§ **Source passage**
'''
Lieutenant-General Sir Henry James Warre  (12 January 1819 – 3 April 1898) was a British Army officer.

Early life

Warre was born in Cape Town, Cape Colony, the son of Lieutenant-General Sir William Warre (1784–1853) and Selina Anna Maling, the youngest daughter of Christopher Thompson Maling. His father saw service in the Peninsular War as aide-de-camp to William Beresford, 1st Viscount Beresford. His mother's elder sister Sophia married Henry Phipps, 1st Earl of Mulgrave, and was the mother of Constantine Phipps, 1st Marquess of Normanby.

He was baptised on his first birthday at St Nicholas Church, Brighton, Sussex.

Military career
Educated at the Royal Military College, Sandhurst, Warre was commissioned into the 54th Regiment of Foot in 1837. He became aide-de-camp to Sir Richard Downes Jackson, Commander-in-Chief of the Forces in British North America in 1839.

In 1845 he was sent on a military reconnaissance mission with Mervin Vavasour to the Oregon Country to prepare for a potential Anglo-American war over the territory. During the trip he made paintings and sketches of the region, and reported on possible military preparations.
'''
§ **Data provided**
'''
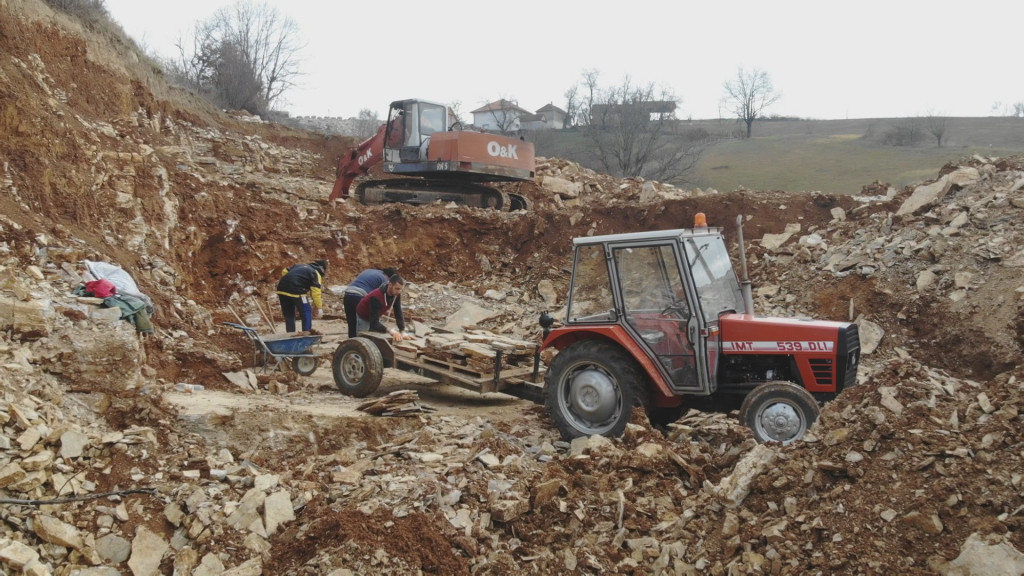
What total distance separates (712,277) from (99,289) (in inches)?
'''
'''
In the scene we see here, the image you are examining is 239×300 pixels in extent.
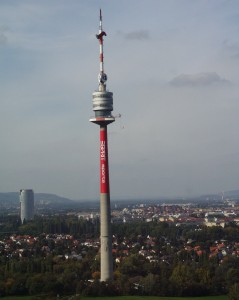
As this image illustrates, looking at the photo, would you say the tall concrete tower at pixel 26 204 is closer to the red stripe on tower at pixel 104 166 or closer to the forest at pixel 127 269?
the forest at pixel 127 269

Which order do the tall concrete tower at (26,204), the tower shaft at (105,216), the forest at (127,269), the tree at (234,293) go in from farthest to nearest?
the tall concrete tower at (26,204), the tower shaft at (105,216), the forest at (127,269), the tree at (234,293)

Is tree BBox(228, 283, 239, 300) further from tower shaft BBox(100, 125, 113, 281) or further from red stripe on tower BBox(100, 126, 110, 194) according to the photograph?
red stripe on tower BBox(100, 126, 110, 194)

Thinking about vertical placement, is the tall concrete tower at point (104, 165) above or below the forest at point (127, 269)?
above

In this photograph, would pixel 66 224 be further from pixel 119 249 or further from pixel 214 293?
'''
'''
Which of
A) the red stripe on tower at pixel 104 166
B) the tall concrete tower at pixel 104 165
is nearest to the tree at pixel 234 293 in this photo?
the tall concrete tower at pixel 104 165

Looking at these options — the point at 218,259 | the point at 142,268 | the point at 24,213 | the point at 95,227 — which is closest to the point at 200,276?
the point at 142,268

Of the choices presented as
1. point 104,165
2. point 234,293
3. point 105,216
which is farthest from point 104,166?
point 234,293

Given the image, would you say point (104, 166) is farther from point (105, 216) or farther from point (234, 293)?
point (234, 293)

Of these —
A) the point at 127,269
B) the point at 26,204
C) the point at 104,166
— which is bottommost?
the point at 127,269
'''
§ **Tasks and exercises**
a - List every year mentioned in the Henry James Warre biography, in the order in which each first appears.
b - Extend the Henry James Warre biography with new text that picks up after its final sentence.
The records are separate from the Henry James Warre biography.

§ **Per-task answers**
a - 1819, 1898, 1784, 1853, 1837, 1839, 1845

b -
Warre commanded the 57th Regiment of Foot in the Crimean War in 1855. Later he led his regiment in the Second Taranaki War in New Zealand in Spring 1865, seizing Māori land on the north Taranaki coast and establishing posts from Pukearuhe, 50 km north of New Plymouth, to Ōpunake, 80 km south of the town. He became Commander-in-Chief of the Bombay Army in 1878 and served in that role during the Second Anglo-Afghan War until he retired in 1881.

Warre was also a talented artist and published two books of sketches from his journeys: Sketches in North America and the Oregon Territory (1848) and Sketches in the Crimea (1856).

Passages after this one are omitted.